Adestramento

Desafio o caro leitor. Não sou doutor no trato de animais, mas tenho alguma noção, que creio que também tenhas. Não raro ouvimos falar a respeito da grande capacidade de aprendizado e de adestramento dos nossos amados cães. Já vimos macacos jogaram bola e tocar piano. Tendo em vista isso, eu lhe pergunto, qual, de todas as criaturas viventes sobre a terra, é o mais fácil de lidar, o mais adestrável de todos os seres vivos? Resposta óbvia, alguns diriam. “Mas é claro que são os cães, com sua destreza e habilidade.” Mas eu lhes digo, no meu limitado conhecimento animal, digo com toda a certeza que nem o cão, nem o macaco, nem qualquer outro ser é tão superior no quesito mansidão e obediência do que o ser humano.

Peculiar esse animal que chamamos de homem. Enquanto a grande maioria dos outros seres, quando não são adestrados se viram muito bem na natureza, o ser humano não consegue sobreviver sem ser comandado, controlado. Ainda mais interessante é a capacidade que o homem tem de adestrar seus semelhantes, fenômeno esse que não manifesta-se em nenhum outro gênero, família ou filo.

Na conceituação da palavra “adestrar” sempre se tem uma idéia de uma cadeia, ou escada de comando, na qual há um último e um primeiro. O último, que não comanda ninguém; e o primeiro que exerce poder sobre todos, e que não é comandado. Mas, novamente, o ser humano se destaca e se põe à parte das regras que ele mesmo cria. Todo ser humano quer comandar, e sempre consegue uma maneira de não ser o último na cadeia de adestramento, por mais ínfimo que seja o seu nível de poder. E quanto ao primeiro, bem, o primeiro, por mais hipócrita e impiedoso que seja, sempre afirma submeter-se a uma autoridade superior, mesmo que seja essa sobre-humana, mesmo essa não sendo real para o hipócrita mor.

Ainda há aqueles pseudo-revolucionários, que provavelmente inventaram essa palavra para definir seus críticos, tomados de um pouco de coragem e muita vodka 1917, que se recusam a obedecer à um adestrador comum, e por “vontade própria“, propõem-se ao julgo de um senhor um tanto quanto diferente e bigodudo.

Adestrando e sendo adestrados. Assim segue a vida dos subordinados homens. A necessidade de subjugar e ser subjugados é tão grande que foram capazes de criar a mais incrível ferramenta de controle já vista, mais eficiente que a afamada coleira. A sociedade. De um modo indireto, sutil e inteligente o homem controla e é controlado diariamente por algo onipresente, onisciente e onipotente: a comunidade, a coletividade, o nacionalismo. Por um sentimento semelhante ao de um cão que após fazer algo errado leva uma boa surra, ou depois de agradar seu adestrador recebe um pouco de ração, o homem teme a si mesmo e as represálias de um enforcador invisível.

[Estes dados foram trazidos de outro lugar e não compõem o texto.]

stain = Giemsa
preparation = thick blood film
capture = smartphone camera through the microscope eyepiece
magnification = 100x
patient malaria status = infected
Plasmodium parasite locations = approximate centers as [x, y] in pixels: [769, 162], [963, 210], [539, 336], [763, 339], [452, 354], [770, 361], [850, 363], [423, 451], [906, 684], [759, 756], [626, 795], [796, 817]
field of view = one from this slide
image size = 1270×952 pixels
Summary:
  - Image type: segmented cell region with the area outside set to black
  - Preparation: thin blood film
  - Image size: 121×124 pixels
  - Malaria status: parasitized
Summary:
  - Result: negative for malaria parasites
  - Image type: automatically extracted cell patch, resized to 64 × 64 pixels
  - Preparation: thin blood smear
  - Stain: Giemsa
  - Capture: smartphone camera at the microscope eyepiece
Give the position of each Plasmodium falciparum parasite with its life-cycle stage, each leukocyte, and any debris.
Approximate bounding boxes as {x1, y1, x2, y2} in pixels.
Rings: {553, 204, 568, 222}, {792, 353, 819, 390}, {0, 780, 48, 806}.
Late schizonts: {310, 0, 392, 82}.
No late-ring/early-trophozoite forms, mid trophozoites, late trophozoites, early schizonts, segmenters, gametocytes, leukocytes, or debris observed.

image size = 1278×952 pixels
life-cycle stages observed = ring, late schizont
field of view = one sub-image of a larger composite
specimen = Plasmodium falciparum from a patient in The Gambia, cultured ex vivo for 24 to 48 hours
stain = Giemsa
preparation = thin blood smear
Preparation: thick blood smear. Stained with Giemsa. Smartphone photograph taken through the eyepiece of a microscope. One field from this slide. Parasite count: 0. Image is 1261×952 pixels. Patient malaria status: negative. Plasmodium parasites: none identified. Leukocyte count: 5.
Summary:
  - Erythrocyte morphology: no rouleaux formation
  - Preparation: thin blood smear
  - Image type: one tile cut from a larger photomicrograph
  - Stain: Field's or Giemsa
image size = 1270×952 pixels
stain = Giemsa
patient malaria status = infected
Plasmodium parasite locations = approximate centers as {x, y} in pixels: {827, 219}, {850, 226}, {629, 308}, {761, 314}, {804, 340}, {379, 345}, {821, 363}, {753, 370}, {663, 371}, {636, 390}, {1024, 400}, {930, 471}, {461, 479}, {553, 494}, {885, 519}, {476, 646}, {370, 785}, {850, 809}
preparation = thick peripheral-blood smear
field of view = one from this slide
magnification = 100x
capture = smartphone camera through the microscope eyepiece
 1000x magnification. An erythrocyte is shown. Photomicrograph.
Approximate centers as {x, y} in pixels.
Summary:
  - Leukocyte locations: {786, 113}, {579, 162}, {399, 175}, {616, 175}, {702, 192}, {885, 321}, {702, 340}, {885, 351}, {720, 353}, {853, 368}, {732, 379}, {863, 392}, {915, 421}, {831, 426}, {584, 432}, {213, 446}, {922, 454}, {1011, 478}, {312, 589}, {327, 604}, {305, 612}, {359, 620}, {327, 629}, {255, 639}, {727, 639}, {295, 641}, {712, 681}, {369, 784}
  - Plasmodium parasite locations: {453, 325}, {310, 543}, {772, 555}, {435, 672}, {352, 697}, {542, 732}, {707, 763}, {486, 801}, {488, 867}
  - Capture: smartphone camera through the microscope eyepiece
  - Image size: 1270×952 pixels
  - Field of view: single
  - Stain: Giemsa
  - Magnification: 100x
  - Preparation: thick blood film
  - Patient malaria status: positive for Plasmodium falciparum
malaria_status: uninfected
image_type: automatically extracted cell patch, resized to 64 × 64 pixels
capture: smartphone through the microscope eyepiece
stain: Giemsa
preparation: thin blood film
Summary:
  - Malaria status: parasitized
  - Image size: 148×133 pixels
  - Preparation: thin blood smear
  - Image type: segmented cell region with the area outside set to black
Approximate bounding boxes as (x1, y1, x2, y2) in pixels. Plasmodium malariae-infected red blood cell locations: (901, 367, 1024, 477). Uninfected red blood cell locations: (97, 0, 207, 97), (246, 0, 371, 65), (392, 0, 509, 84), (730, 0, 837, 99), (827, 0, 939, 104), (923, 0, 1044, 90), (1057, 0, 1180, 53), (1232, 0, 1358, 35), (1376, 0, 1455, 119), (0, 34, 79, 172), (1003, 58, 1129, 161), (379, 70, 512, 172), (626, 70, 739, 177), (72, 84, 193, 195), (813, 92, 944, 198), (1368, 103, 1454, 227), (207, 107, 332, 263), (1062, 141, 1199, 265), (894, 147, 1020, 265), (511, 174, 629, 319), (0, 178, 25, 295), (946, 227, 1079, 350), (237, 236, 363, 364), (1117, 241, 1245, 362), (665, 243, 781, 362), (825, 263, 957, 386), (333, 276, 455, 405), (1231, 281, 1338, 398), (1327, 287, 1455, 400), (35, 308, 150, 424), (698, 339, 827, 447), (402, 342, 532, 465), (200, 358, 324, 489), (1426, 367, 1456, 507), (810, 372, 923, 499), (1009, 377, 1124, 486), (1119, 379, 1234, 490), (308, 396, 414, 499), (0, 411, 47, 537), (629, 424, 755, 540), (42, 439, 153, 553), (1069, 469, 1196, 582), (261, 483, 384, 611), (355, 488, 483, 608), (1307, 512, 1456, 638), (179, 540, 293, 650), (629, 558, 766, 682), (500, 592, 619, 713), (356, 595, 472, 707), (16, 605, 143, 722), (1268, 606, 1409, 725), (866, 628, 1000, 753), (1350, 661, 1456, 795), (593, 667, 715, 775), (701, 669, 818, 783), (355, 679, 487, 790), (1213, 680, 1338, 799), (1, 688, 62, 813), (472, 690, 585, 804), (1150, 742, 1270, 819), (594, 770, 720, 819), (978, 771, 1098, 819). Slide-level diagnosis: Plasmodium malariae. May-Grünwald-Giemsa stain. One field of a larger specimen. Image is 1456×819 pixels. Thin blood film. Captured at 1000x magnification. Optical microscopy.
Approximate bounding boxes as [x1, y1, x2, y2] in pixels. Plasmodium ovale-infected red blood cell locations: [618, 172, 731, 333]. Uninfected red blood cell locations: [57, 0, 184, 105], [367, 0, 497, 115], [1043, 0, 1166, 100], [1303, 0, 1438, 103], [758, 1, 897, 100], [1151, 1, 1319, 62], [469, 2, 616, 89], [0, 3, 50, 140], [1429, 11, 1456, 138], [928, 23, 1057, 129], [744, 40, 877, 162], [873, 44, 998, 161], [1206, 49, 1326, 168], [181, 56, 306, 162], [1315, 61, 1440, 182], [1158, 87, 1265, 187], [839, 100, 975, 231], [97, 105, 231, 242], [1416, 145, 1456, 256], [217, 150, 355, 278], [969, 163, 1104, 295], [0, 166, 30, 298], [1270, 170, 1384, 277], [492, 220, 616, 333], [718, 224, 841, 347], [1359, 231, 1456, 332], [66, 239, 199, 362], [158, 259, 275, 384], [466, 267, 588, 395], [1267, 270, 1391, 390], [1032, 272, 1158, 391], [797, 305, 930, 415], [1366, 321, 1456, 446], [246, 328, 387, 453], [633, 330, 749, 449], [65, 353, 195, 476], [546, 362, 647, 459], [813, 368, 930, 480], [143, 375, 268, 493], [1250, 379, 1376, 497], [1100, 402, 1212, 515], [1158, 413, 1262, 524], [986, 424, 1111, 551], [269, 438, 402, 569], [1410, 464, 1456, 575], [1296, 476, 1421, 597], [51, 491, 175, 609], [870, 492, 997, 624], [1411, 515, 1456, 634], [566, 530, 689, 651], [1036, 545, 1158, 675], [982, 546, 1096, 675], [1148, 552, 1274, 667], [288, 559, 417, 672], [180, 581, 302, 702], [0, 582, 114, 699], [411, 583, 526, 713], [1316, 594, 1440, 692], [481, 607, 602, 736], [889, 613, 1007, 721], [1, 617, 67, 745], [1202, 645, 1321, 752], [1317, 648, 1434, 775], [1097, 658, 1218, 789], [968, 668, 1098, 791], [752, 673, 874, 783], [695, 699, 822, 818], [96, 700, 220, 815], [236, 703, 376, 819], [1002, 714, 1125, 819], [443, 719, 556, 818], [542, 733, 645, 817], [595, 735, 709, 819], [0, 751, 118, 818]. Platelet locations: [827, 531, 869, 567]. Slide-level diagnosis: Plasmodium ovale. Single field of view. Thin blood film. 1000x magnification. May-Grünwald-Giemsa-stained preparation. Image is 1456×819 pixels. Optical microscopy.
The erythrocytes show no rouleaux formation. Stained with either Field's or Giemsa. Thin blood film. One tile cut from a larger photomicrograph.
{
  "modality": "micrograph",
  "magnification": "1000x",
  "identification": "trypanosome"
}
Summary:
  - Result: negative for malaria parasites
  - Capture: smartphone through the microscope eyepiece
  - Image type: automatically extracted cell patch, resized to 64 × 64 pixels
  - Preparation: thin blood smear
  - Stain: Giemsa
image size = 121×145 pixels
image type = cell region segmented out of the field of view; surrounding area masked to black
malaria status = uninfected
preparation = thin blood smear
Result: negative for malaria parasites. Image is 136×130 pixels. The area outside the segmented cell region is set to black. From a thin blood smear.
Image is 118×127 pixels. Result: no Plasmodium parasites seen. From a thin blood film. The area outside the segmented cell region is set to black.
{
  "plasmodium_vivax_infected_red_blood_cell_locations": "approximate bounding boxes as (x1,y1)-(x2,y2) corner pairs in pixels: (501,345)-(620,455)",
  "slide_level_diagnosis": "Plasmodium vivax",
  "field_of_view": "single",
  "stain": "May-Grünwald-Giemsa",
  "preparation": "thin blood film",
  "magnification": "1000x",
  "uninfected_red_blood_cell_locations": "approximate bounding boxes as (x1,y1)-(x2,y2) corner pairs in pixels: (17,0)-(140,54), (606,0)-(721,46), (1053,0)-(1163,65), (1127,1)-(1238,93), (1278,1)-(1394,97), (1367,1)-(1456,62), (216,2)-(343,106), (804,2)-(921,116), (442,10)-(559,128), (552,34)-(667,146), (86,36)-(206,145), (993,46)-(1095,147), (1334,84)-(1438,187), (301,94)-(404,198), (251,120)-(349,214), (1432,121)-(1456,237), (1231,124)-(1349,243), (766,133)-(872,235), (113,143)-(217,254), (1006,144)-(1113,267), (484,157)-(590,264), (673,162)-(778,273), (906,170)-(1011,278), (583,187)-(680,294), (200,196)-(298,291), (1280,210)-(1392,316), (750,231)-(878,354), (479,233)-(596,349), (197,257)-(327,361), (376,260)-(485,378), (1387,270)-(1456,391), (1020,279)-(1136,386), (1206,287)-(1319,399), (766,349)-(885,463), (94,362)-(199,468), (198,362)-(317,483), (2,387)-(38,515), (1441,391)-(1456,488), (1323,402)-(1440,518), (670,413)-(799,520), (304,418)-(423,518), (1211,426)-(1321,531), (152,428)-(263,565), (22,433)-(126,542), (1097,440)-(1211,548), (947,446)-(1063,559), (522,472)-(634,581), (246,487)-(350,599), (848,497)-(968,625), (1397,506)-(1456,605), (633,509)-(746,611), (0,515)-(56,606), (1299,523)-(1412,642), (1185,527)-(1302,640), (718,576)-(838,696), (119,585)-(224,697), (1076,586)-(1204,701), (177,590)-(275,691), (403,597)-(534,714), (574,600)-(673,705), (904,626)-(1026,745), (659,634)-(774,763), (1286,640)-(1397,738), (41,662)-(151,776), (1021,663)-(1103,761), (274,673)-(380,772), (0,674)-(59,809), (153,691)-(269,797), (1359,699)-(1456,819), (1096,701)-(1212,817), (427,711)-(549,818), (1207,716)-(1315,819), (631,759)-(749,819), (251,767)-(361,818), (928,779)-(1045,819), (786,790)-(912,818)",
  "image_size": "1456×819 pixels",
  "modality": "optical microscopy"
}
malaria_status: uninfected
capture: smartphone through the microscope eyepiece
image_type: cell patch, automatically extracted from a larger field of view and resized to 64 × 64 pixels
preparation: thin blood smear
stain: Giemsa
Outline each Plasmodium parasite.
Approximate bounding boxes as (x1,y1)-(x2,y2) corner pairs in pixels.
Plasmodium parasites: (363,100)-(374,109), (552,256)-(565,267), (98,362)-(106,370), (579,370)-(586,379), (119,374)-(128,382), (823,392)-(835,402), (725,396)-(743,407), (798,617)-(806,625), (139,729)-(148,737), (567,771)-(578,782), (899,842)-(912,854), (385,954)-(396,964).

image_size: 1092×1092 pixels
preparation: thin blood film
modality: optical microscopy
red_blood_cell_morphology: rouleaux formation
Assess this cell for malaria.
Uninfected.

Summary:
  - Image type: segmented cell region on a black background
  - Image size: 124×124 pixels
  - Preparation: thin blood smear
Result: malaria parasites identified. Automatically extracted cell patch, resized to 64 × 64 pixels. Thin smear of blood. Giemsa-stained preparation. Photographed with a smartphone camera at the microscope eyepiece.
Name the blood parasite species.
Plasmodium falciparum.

Limitar. Esse será o verbo mais conjugado na historia humana daqui para frente caso algo não seja feito. Agindo como cães adestrados, ou ainda macacos pianistas, não conseguiremos nada menos do que uma evolução tardia, cabeças treinadas para “pensar”. Gostaria de escrever mais, entretanto tenho de ir para a escola, ou melhor, a seção com o adestrador. Até a próxima.

Brasília, 24 de Setembro de 2007.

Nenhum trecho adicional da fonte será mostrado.